There’s a book by Nassim Nicholas Taleb called Skin in the Game. It’s wrong about many things, featuring an account of Prince Andrew’s place in UK culture that was hilariously misjudged even before we realised what his place truly was, but has a theory about families and their eating habits that used to sound right. When one person restricts their diet – goes vegan or keto or whatever – the whole unit defaults to that restriction. It’s just easier, when three people will eat anything, to build your menu around the one person who will only eat some things. The parable was supposed to illustrate a broader point, that the intolerant minority will always come to triumph over the more tolerant majority.
Let’s not dwell on his mental leap, because one of my kids just went vegetarian and I now know that even the starting block is untrue. For about a fortnight, we all went veggie and nobody noticed. It’s not as if we were living a traditional, Harvester-buffet, meat-centrepiece, side-salad life before all this. I passed off black beans as a luxury food item, squash lasagne as classic Italian cuisine. Besides, meat substitutes have moved on a lot, and now they can make pretty much anything taste like pork so long as it has first been rolled into a ball.
Then came a fateful observation from one of the carnivores: “We haven’t had meat for a while.” After that, it became a relentless clash of pre-eminence, in the classic sibling mould.

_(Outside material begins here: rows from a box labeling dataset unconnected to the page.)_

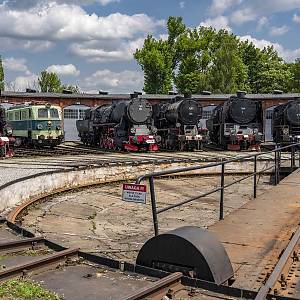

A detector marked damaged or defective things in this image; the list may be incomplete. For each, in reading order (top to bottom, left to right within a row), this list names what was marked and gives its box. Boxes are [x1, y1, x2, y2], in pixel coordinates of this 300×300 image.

rusty rail [0, 247, 79, 280]
rusty rail [254, 226, 300, 298]
rusty rail [122, 272, 183, 300]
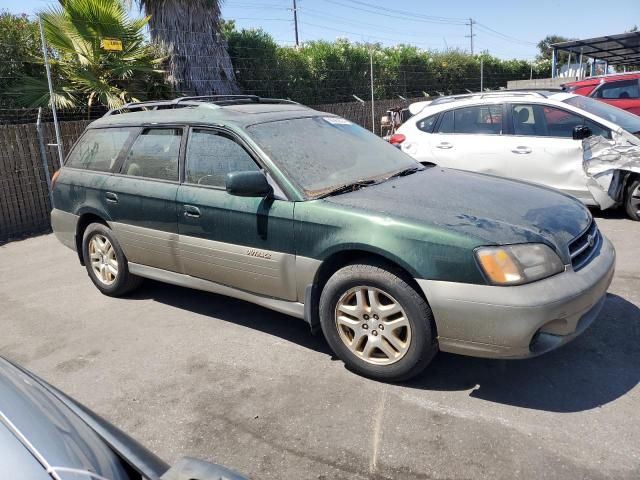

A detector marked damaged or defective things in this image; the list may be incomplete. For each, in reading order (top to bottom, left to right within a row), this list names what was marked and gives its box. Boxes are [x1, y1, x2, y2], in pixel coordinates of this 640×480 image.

damaged white suv [396, 91, 640, 220]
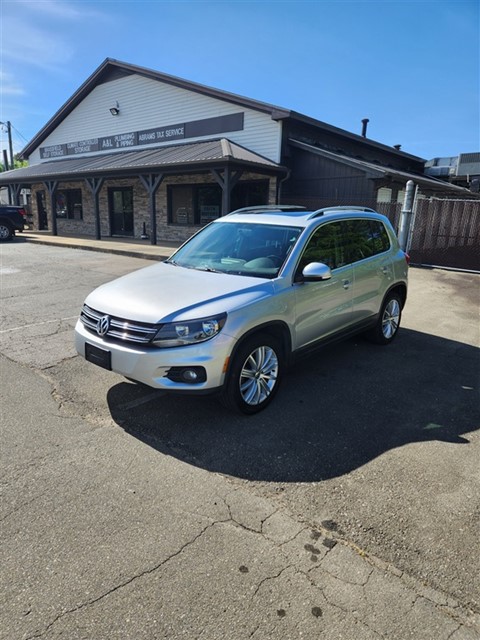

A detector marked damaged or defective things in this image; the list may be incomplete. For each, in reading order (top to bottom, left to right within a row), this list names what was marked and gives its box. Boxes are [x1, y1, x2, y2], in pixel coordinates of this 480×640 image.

cracked asphalt [0, 241, 478, 640]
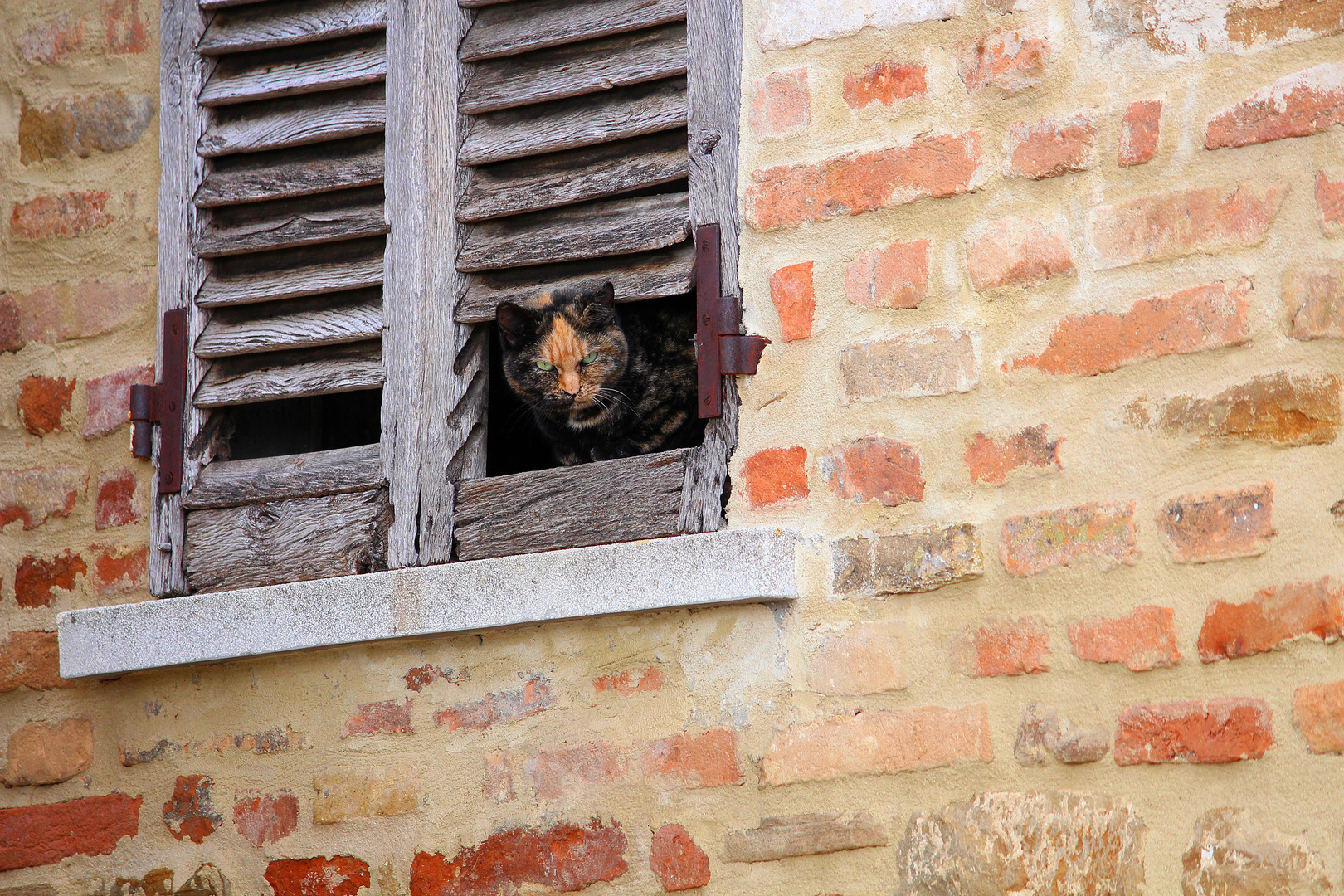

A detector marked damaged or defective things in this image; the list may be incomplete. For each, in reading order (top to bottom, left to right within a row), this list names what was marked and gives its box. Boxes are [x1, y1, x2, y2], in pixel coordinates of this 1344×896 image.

rusty hinge strap [128, 306, 187, 491]
rusty metal hinge [129, 309, 187, 491]
rusty metal hinge [693, 224, 768, 421]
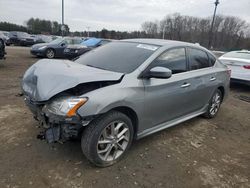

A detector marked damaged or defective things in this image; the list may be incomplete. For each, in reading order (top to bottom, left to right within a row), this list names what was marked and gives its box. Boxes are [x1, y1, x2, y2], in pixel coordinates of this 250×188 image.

crumpled front bumper [23, 96, 92, 143]
hood damage [22, 59, 123, 102]
damaged silver sedan [22, 38, 230, 166]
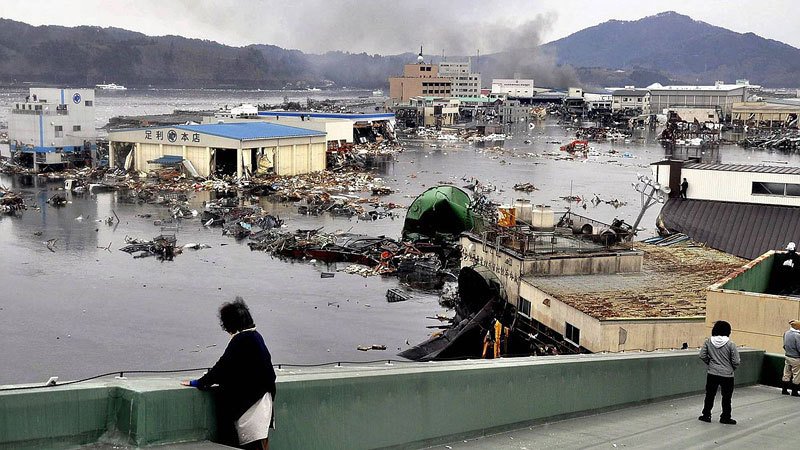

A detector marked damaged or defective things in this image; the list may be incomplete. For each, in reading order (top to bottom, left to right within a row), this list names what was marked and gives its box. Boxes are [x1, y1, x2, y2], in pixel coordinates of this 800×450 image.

damaged building [108, 124, 326, 180]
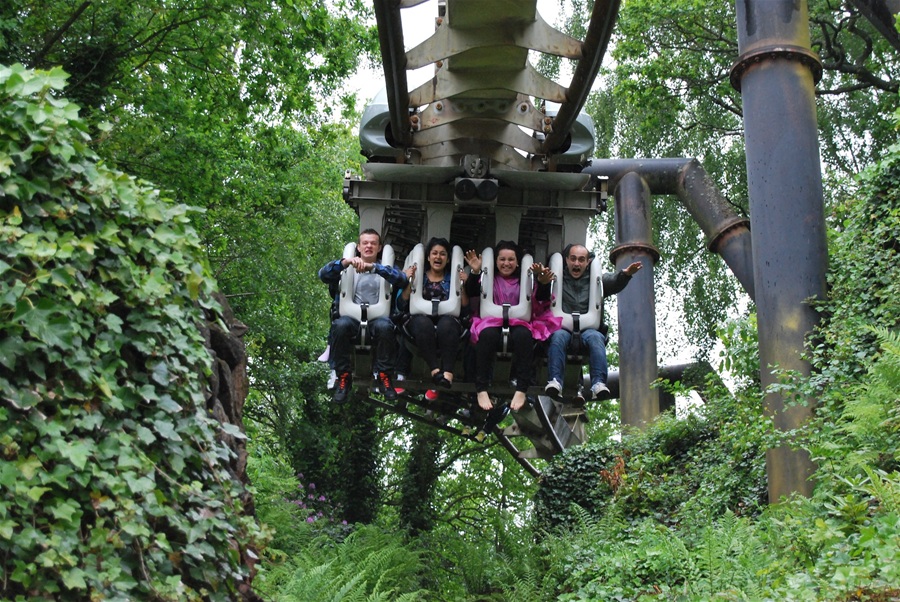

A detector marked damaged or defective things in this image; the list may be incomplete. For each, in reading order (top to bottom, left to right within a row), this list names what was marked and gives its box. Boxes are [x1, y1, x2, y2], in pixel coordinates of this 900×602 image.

rusty metal pipe [372, 0, 412, 148]
rusty metal pipe [608, 172, 656, 426]
rusted support pillar [612, 171, 660, 426]
rusty metal pipe [736, 0, 828, 496]
rusted support pillar [736, 0, 828, 500]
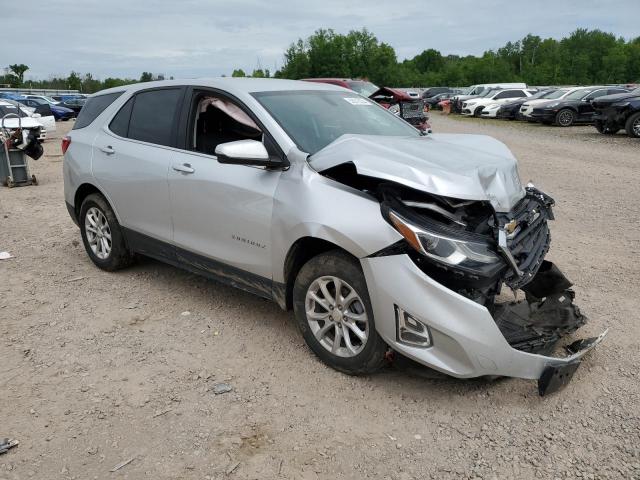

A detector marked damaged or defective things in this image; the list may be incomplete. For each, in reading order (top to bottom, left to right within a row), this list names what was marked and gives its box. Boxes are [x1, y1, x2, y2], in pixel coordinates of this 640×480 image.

crumpled hood [310, 133, 524, 212]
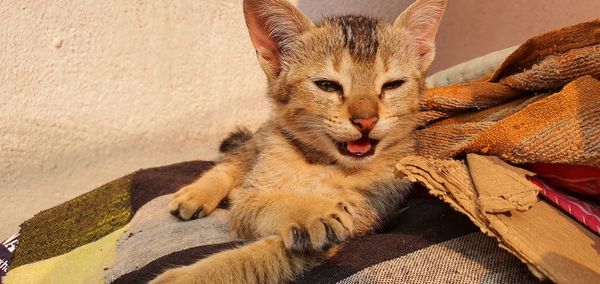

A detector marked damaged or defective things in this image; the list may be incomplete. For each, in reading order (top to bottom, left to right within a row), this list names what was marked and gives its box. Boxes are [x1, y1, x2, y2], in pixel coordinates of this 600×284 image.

torn cardboard edge [396, 155, 600, 284]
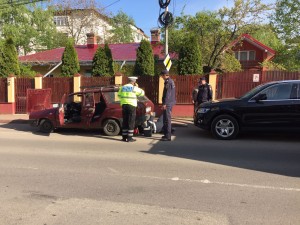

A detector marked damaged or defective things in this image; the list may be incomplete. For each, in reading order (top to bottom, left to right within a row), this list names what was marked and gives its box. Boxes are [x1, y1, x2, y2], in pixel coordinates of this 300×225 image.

old damaged vehicle [29, 85, 154, 135]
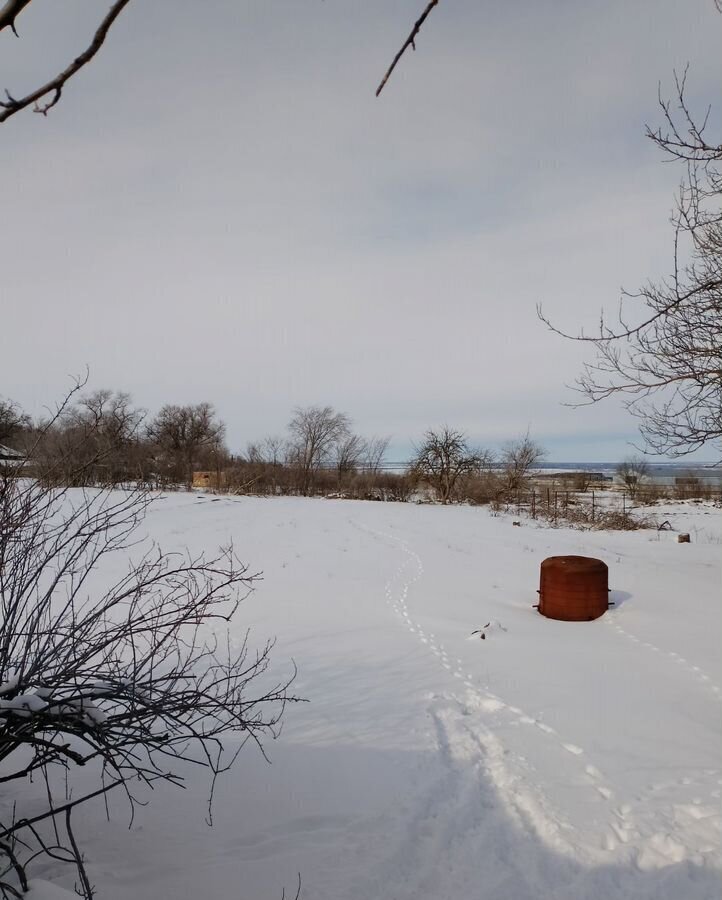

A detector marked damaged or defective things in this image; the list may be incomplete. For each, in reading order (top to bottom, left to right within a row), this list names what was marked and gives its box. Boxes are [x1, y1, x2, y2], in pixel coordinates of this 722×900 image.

rusty metal tank [536, 552, 608, 624]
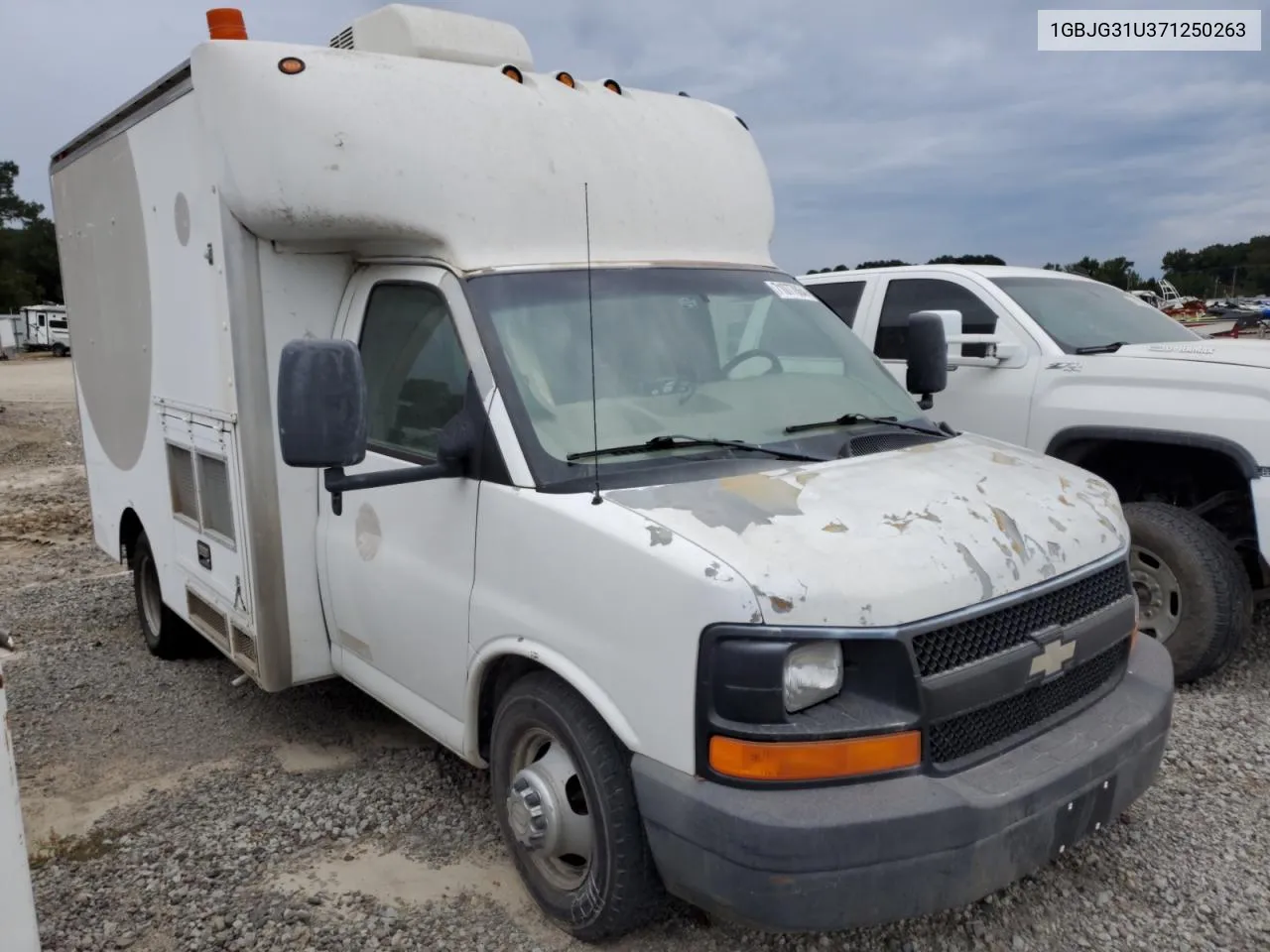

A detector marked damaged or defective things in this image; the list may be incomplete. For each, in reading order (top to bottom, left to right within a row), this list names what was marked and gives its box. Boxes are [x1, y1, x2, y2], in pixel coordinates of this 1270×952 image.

peeling paint on hood [606, 436, 1132, 629]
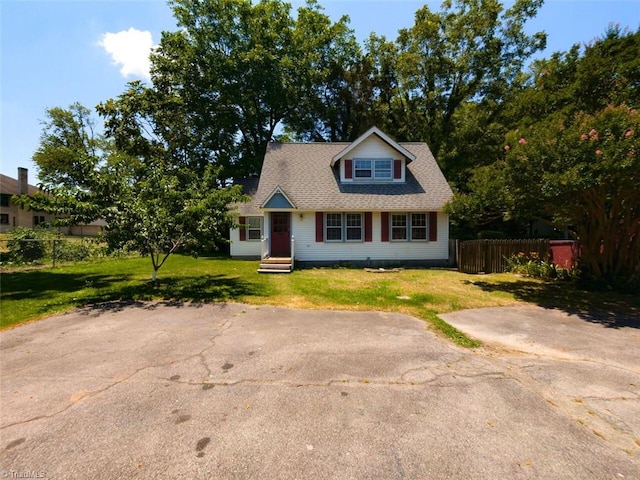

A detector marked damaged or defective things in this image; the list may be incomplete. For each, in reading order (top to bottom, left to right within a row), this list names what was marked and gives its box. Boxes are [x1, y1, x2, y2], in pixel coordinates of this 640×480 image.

cracked asphalt driveway [1, 302, 640, 478]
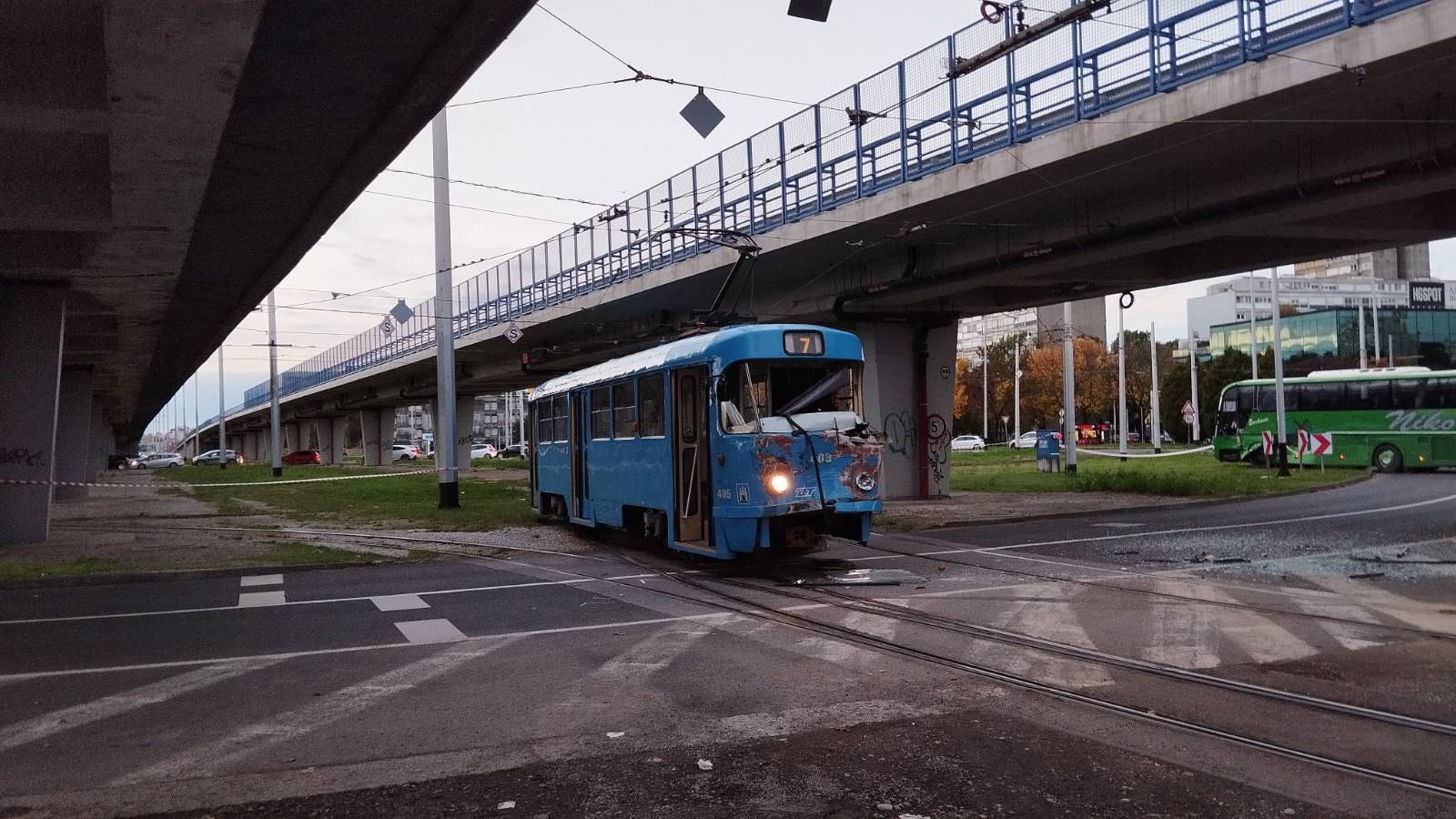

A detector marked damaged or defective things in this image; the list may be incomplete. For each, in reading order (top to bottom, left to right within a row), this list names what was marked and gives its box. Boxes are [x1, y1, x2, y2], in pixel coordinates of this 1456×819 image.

damaged tram front [530, 321, 879, 556]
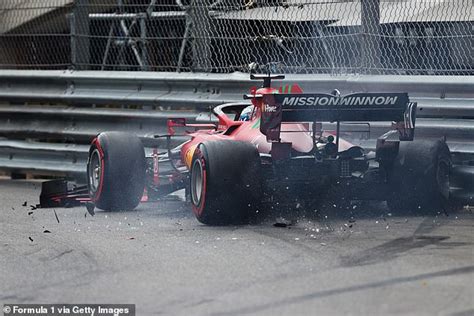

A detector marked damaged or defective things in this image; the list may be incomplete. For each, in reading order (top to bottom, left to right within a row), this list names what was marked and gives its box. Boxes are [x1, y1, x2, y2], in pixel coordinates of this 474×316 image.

crashed race car [39, 74, 450, 225]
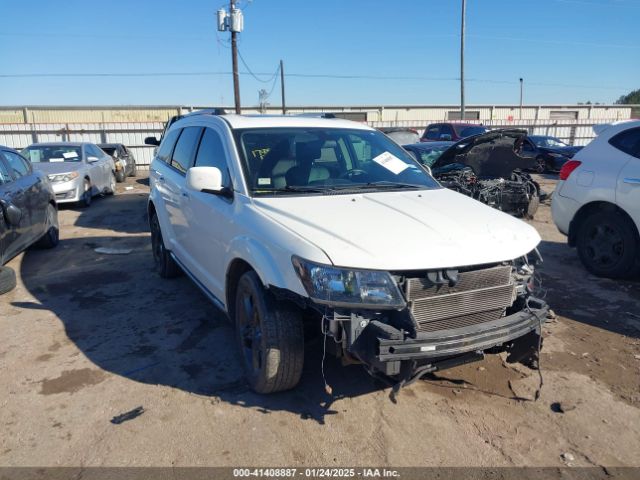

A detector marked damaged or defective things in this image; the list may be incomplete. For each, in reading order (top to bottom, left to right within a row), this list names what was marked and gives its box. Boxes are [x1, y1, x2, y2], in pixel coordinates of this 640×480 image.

damaged vehicle [404, 128, 540, 217]
damaged vehicle [148, 112, 548, 394]
cracked headlight [292, 256, 404, 310]
front-end damage [272, 251, 548, 390]
broken bumper [352, 296, 548, 376]
damaged grille [404, 262, 516, 334]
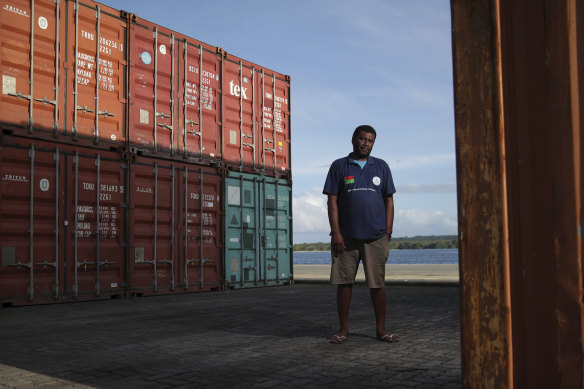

Every domestic argument from the day child two is born until the day child one leaves home amounts to this: in whose interests has this decision been made? If in theirs, then by definition, not in mine.
We forged on for a couple of weeks, making vegetarian food with frankfurters on the side, but soon the incredibly not-silent majority had had enough of sausages. It’s got to the point where they want to know why the potatoes aren’t cooked in duck fat, and who left the ham out of their smoothie. I didn’t think I could ever be reconciled to a meatless future, where all flesh was synthetic, and actual animals only existed for petting and touristic purposes. After a couple of months of bickering, I now honestly can’t wait.